_Description of the task_
Reproduce the records word for word, from the first line to the line containing "genus: Tayassu".

Start of Provided records

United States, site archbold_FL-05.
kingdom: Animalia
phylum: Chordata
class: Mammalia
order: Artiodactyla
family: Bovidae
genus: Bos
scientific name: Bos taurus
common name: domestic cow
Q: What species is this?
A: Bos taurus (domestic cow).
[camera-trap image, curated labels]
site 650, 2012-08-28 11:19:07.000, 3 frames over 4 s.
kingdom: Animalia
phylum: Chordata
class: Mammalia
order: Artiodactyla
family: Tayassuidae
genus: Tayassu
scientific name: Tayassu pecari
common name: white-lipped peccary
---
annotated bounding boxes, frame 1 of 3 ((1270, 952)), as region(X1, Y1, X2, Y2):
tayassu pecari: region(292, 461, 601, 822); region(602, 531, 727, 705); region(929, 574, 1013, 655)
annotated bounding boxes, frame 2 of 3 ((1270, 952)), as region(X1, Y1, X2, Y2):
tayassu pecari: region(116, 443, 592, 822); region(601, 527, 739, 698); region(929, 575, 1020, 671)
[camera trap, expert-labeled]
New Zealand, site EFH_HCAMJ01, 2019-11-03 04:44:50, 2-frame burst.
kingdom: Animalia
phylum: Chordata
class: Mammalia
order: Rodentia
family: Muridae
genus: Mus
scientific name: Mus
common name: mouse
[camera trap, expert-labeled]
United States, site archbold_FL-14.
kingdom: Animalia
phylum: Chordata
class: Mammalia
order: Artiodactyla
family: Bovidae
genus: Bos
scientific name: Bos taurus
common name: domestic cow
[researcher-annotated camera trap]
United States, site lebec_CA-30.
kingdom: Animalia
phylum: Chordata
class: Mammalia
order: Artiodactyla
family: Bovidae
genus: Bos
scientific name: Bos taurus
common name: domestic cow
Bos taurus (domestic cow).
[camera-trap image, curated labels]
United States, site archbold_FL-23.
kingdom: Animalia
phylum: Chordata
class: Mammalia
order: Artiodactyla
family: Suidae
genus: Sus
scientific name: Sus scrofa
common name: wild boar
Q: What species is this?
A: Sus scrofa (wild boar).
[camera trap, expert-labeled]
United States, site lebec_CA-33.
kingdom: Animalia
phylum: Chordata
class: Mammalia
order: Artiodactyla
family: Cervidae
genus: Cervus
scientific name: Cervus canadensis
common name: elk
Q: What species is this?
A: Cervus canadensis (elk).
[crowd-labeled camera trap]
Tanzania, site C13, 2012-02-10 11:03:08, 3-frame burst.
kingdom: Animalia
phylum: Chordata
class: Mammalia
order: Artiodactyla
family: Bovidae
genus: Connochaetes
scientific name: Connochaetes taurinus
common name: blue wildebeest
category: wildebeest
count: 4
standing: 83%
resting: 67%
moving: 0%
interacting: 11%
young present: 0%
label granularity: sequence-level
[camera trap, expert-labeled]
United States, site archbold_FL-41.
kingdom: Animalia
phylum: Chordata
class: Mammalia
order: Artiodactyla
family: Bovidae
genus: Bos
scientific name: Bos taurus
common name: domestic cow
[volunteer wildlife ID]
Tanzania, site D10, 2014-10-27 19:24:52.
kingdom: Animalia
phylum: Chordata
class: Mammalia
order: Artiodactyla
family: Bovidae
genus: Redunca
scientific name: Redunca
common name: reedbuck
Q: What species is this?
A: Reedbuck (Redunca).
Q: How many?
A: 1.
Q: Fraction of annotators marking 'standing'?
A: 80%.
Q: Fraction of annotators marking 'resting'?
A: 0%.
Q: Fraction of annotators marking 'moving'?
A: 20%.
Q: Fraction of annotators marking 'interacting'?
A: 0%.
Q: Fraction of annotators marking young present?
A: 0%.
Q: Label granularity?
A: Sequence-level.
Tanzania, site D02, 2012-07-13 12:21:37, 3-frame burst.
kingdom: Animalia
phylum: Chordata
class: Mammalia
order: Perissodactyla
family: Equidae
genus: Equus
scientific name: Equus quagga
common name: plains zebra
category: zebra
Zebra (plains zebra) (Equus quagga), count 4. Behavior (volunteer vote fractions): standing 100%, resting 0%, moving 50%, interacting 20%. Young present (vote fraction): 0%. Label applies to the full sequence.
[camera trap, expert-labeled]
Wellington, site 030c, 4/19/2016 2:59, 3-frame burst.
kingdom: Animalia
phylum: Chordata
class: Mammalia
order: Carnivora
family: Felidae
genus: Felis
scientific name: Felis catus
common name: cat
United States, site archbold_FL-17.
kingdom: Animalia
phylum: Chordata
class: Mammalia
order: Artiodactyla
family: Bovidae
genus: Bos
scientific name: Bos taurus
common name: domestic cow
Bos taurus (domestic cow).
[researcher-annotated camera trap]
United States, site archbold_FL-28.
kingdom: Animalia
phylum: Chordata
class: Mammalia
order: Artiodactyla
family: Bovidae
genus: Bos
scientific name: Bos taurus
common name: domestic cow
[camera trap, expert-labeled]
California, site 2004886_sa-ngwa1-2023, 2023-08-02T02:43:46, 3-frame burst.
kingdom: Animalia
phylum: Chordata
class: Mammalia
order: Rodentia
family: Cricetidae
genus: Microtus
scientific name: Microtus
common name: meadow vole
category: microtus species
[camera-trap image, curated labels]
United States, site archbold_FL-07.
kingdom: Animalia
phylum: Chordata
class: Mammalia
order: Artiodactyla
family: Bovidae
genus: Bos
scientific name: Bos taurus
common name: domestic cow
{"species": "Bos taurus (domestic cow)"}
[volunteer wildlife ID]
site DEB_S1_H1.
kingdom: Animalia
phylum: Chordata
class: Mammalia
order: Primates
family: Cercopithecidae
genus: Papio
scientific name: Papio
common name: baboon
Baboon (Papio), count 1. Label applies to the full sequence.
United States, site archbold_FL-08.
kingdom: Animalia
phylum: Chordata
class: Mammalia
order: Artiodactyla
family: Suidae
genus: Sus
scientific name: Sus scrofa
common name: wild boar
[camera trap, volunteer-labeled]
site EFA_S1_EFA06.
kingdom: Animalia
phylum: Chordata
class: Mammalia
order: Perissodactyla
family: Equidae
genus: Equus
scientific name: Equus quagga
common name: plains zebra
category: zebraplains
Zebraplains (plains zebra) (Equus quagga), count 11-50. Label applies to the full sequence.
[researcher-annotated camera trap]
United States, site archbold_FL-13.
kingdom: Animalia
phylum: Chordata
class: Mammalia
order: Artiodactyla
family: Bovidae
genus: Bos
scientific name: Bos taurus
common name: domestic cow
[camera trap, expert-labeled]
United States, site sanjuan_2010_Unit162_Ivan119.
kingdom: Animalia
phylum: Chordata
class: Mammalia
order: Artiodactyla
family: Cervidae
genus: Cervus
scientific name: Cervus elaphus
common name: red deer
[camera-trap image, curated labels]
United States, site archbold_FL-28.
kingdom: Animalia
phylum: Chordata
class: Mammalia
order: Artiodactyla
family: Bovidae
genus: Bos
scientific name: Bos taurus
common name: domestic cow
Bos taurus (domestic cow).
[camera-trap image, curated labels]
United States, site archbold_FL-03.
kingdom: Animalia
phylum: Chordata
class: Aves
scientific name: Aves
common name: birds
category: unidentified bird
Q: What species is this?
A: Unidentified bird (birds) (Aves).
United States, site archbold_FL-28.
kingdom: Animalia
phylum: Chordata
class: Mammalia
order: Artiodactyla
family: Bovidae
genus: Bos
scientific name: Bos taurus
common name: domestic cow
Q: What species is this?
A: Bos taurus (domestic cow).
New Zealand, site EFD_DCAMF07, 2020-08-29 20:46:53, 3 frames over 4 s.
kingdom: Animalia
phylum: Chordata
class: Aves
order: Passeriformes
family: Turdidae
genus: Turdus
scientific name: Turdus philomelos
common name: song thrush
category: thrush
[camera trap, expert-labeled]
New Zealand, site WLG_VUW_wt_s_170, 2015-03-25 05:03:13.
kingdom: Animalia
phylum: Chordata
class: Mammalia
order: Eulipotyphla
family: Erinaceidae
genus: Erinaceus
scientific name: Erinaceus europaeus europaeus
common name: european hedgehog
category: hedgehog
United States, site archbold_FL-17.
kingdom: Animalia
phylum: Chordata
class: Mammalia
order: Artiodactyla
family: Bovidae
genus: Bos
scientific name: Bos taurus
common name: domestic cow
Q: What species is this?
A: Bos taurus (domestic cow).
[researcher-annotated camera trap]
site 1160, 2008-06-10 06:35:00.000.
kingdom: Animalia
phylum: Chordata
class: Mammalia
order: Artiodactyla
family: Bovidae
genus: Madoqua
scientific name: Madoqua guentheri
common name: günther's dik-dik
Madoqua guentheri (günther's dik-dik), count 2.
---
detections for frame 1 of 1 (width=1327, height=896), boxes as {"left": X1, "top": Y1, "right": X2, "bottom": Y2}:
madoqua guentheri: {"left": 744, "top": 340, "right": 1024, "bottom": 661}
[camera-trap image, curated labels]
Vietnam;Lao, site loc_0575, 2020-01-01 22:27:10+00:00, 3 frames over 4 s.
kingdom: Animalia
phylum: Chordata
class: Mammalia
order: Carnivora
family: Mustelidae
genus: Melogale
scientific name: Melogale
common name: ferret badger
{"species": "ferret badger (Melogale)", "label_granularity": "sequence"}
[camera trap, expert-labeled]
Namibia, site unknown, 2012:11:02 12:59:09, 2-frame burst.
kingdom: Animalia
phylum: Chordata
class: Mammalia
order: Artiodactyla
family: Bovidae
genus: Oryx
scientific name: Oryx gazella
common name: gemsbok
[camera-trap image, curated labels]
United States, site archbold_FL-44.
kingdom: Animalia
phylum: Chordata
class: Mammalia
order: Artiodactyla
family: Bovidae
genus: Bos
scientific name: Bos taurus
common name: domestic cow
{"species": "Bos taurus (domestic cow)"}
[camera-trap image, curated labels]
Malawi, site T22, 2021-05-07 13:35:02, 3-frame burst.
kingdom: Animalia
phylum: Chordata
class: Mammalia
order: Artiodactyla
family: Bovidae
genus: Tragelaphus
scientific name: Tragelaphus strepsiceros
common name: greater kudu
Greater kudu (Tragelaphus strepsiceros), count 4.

End of Provided records

_The completed task_
United States, site archbold_FL-05.
kingdom: Animalia
phylum: Chordata
class: Mammalia
order: Artiodactyla
family: Bovidae
genus: Bos
scientific name: Bos taurus
common name: domestic cow
Q: What species is this?
A: Bos taurus (domestic cow).
[camera-trap image, curated labels]
site 650, 2012-08-28 11:19:07.000, 3 frames over 4 s.
kingdom: Animalia
phylum: Chordata
class: Mammalia
order: Artiodactyla
family: Tayassuidae
genus: Tayassu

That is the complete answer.